Extract provided>
------------------------------------
Early preview: syntax, standard library APIs, and tooling may change.

Core DataRecords and Structs

Records and Structs

Records are the default named-field type; structs are small primitive value types.

Named Fields

Use dot access such as player.points to read a named field.

record Player { name: String, score: Int }
player.score

Record Literals

Record literals name every field with field = value.

player: Player = {name = "Ada", score = 91}

Record Update

{ old | field = value } returns a new record value.

next: Player = { player | score = player.score + 1 }

Generic Records

Records can take type parameters when the same named-field shape should carry different value types.

record Page[Item] {
	items: List[Item],
	next: Option[String]
}


names: Page[String] = {
	items = ["Ada", "Grace"],
	next = Some("page-2")
}

scores: Page[Int] = {
	items = [91, 100],
	next = None
}
-- names.items.get_or(0, "") == "Ada"
-- scores.items.get_or(1, 0) == 100
-- names.next == Some("page-2")
------------------------------------
Set task 1> Find every line in the entries that contains the word "image" and copy each one out. Matches must have the same case.
Set task 2> Please continue the records-and-structs documentation from where it stops.
------------------------------------
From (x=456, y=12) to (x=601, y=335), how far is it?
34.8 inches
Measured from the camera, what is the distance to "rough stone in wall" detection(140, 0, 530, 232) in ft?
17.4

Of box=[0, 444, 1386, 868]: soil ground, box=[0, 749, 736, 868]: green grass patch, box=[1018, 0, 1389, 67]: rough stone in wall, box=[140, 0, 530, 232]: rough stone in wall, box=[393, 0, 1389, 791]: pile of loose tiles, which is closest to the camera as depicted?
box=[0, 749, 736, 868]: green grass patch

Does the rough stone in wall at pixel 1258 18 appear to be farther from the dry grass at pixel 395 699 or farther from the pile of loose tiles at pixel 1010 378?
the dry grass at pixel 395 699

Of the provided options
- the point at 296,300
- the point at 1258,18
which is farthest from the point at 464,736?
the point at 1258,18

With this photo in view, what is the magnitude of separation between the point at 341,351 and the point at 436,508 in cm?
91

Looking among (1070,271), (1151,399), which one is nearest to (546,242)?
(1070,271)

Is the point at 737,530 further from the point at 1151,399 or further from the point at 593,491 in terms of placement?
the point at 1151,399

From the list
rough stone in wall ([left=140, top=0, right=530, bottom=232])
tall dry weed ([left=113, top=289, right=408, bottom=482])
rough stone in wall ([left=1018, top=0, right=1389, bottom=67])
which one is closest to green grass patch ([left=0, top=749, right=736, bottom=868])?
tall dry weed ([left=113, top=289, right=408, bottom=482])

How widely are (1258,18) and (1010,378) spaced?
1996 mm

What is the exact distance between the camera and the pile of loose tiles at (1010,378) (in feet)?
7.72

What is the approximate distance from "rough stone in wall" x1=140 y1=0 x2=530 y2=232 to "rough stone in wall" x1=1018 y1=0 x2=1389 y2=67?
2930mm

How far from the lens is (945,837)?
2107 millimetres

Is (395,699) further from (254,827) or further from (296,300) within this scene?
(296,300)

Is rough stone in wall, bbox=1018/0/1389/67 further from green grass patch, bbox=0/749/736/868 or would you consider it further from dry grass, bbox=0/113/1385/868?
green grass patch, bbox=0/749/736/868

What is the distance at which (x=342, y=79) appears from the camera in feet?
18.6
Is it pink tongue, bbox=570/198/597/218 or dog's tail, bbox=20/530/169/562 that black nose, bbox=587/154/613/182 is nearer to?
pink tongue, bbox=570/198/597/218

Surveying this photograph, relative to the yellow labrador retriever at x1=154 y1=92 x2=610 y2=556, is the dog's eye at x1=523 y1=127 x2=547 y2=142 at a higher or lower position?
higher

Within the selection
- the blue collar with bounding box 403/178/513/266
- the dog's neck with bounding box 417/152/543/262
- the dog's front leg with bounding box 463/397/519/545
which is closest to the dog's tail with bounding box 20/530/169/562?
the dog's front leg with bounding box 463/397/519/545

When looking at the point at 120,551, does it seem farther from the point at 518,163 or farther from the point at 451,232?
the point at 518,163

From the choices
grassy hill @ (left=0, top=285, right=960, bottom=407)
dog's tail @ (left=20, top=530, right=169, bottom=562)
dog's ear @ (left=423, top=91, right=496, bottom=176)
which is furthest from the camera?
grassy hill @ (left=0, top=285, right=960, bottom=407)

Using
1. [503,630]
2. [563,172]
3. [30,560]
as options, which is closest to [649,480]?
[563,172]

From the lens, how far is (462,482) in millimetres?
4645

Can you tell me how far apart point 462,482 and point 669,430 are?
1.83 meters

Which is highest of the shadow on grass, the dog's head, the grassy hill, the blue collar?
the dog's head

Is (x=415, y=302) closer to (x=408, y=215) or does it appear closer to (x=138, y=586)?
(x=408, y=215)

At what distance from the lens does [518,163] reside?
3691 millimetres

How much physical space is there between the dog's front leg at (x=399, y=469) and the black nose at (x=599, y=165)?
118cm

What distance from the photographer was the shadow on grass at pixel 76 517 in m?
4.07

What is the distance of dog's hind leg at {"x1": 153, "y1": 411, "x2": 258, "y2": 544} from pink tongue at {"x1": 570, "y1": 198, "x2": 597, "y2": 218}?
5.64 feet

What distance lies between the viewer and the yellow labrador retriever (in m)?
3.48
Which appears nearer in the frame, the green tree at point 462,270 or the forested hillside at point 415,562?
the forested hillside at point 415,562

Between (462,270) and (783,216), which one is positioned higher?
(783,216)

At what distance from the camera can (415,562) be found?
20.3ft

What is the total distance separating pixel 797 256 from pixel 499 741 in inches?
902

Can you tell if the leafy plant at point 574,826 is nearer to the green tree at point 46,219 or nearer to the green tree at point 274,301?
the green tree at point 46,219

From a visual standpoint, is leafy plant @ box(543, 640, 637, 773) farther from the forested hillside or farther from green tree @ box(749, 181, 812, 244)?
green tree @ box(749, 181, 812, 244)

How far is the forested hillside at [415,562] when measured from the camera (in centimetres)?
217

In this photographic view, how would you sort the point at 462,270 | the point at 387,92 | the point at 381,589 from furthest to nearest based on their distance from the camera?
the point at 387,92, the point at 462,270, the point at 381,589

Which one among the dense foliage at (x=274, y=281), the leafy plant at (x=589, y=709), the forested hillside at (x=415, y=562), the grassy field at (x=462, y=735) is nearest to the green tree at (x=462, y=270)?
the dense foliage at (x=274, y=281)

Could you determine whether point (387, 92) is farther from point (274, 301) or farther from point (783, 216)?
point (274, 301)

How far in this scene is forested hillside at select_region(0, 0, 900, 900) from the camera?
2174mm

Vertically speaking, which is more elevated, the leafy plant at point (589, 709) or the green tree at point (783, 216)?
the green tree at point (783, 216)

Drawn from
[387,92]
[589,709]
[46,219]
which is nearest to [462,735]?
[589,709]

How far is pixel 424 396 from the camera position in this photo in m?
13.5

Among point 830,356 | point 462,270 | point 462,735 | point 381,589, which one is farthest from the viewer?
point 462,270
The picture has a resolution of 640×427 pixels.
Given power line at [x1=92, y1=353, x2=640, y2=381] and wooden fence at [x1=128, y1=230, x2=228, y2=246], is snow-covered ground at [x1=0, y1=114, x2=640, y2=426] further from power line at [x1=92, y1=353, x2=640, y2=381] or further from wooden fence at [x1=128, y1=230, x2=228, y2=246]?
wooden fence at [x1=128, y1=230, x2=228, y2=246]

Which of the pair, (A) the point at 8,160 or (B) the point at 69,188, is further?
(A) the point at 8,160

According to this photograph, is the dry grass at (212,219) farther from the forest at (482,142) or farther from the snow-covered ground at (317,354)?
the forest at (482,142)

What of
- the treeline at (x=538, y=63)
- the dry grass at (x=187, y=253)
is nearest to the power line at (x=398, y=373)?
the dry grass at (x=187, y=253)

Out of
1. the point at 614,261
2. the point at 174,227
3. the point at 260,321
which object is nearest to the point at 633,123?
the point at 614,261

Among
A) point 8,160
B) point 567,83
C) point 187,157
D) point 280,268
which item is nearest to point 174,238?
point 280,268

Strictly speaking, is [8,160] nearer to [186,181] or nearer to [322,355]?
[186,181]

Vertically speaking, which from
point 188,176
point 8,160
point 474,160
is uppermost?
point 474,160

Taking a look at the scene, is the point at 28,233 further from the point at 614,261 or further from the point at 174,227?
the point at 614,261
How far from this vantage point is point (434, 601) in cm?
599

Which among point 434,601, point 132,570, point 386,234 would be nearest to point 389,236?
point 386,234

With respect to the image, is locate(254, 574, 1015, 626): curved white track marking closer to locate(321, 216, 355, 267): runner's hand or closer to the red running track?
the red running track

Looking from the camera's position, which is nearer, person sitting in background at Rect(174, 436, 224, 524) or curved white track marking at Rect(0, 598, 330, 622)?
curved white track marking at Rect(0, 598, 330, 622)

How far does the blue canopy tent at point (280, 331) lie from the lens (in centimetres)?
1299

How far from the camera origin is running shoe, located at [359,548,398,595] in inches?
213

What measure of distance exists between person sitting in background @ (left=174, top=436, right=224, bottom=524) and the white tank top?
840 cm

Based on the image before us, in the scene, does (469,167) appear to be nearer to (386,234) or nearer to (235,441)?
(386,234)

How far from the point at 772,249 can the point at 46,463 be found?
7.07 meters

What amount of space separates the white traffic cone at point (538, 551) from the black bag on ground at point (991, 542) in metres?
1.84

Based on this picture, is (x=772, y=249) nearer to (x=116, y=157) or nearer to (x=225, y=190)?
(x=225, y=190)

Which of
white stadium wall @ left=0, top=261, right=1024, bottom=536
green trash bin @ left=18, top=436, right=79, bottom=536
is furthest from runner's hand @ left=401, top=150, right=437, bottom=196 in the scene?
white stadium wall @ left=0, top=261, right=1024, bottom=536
------------------------------------
Task result 1>
With respect to the image, is locate(254, 574, 1015, 626): curved white track marking closer to locate(321, 216, 355, 267): runner's hand or closer to the red running track?
Based on the image before us, in the scene, does (469,167) appear to be nearer to (386,234) or nearer to (235,441)?

Task result 2>
Structs As Value Types

Structs are stack value types for small fixed data with primitive fields. They cannot hold generic values. (Records are typically heap-allocated)

struct Point {
	x: Float,
	y: Float
}


p: Point = {
	x = 1.0,
	y = 2.0
}

Example

player.brp
record Player {name: String, points: Int}


struct Delta {points: Int}


pure func award(player: Player, event: Delta) -> Player:
	{ player | points = player.points + event.points }


func main(args: List[String]) -> Void:
	start: Player = {name = "Ada", points = 10}
	updated: Player = award(start, {points = 5})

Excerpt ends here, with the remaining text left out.